- Required task -
Rewrite the stretch of entries from the line containing "In the picture, between" through the end of the entries, switching "nearest" to "closest" and keeping everything else the same.
======
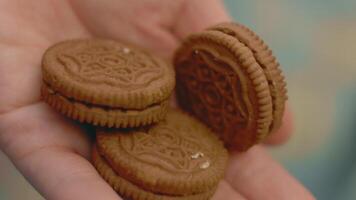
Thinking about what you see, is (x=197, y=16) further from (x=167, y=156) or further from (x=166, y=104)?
(x=167, y=156)

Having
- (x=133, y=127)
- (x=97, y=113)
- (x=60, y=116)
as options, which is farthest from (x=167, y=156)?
(x=60, y=116)

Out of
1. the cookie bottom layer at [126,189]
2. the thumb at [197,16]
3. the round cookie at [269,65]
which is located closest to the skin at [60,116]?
the thumb at [197,16]

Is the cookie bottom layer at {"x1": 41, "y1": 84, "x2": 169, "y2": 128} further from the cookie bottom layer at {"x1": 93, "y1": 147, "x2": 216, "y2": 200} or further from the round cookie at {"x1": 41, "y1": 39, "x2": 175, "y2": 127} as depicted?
the cookie bottom layer at {"x1": 93, "y1": 147, "x2": 216, "y2": 200}

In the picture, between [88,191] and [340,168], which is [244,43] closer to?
[88,191]

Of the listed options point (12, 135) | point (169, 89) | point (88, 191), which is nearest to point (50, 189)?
point (88, 191)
======
- Full output -
In the picture, between [88,191] and [340,168], which is [244,43] closer to?
[88,191]

Of the listed options point (12, 135) | point (169, 89) | point (88, 191), which is closest to point (50, 189)?
point (88, 191)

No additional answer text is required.